TEXTE CITÉ:
Le moment retrace, en mots et en images, la carrière de Thierry Bodson. Rires, souvenirs, clins d’œil : l’assemblée salue l’homme autant que le président. Dans la salle, on rit et on pleure, tout à la fois. C’est sûr, il va manquer.
« Une chance »


Dans sa dernière prise de parole, Thierry Bodson choisit la simplicité. Il remercie chaleureusement les militants, les délégués, le personnel, sa famille. « Chacun ici salue le travail que j’ai fourni, les heures que j’ai passées… Mais honnêtement, je ne peux pas m’en plaindre », confie-t-il. Avant d’évoquer la chance qu’il estime avoir eue : celle d’un parcours varié, d’un métier « où l’on veut défendre les gens, aimer les gens, vouloir qu’ils aillent mieux ». Fidèle à ses combats, il relativise. « Il faut penser à toutes celles et ceux qui ont un métier répétitif, dur ».
Puis cette phrase, comme une boussole, un rappel : « Notre métier, c’est rechercher l’unité. »
L’union à gauche
Ce mot, unité, Thierry Bodson le prolonge en s’adressant une fois de plus à la gauche politique. Prenant appui sur l’expérience syndicale, il cite un grand classique de la lutte syndical : le front commun. Une construction « jamais simple, jamais évidente, parfois même pas naturelle. Mais pourtant les syndicats s’unissent, dès que c’est nécessaire pour défendre le monde du travail. L’union de la gauche, nous la pratiquons au quotidien. »

DONNÉES PRÉSENTÉES:
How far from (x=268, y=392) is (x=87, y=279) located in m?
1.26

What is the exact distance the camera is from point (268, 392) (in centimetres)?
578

EXERCICES PROPOSÉS:
a - D'après le texte cité, que recherche « notre métier » selon Thierry Bodson ?
b - Reformulez plus brièvement le paragraphe du texte cité qui commence par « Dans sa dernière prise de parole », en conservant ses faits principaux.
c - Rédigez la suite du texte cité sur le départ de Thierry Bodson, à partir de sa dernière phrase.

LISTE DES RÉPONSES:
a - Selon Thierry Bodson, notre métier consiste à rechercher l'unité.

b - Lors de sa dernière intervention, Thierry Bodson remercie chaleureusement les militants, les délégués, le personnel et sa famille. Il affirme ne pas pouvoir se plaindre du travail et des heures qu'il a fournis. Il s'estime chanceux d'avoir eu un parcours varié et un métier consacré à la défense des gens. Il rappelle enfin qu'il faut penser à celles et ceux qui exercent un métier répétitif et dur.

c -
De cette pratique concrète, il tire une interpellation claire au monde politique: « face à un néolibéralisme de plus en plus dur, lorsque les chiffres rendent possible une alternative à gauche, pourquoi ne pas essayer? » .
Les partis de gauche ont leurs différence, reconnaît Thierry Bodson, mais surtout une large base commune. « Et passer son temps à se battre sur des nuances, c’est créer un boulevard pour la droite. »
Une nouvelle génération aux commandes
Sur le plan statutaire, le comité fédéral entérine l’élection du nouveau secrétariat fédéral. Bert Engelaar, 46 ans jusqu’ici secrétaire général, accède à la présidence. À ses côtés, Selena Carbonero Fernandez, 46 ans également, rejoint la tête de l’organisation comme Secrétaire générale. Philippe Borsu est lui aussi élu au poste de Secrétaire fédéral (voir encadré).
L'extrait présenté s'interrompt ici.